RECORDS SHOWN: Begin
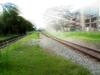 Dreamy Railway track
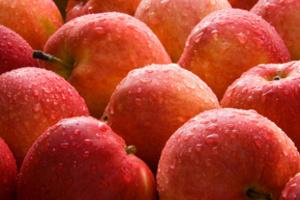 Диетологи считают, что лучше всего использовать в меню «родные» продукты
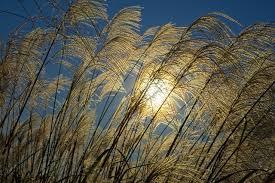 wheat-in-the-sun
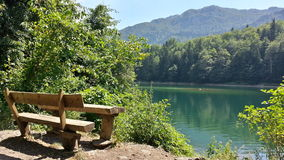 Den Biogradsko jezeroen, Montenegro, vilar område Royaltyfri Foto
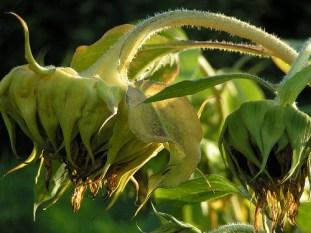 Sunflower, Full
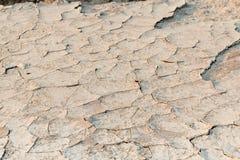 Sandy ziemia Obrazy Royalty Free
RECORDS SHOWN: End
Without the pictures, copy out all the records above exactly.

 Dreamy Railway track
 Диетологи считают, что лучше всего использовать в меню «родные» продукты
 wheat-in-the-sun
 Den Biogradsko jezeroen, Montenegro, vilar område Royaltyfri Foto
 Sunflower, Full
 Sandy ziemia Obrazy Royalty Free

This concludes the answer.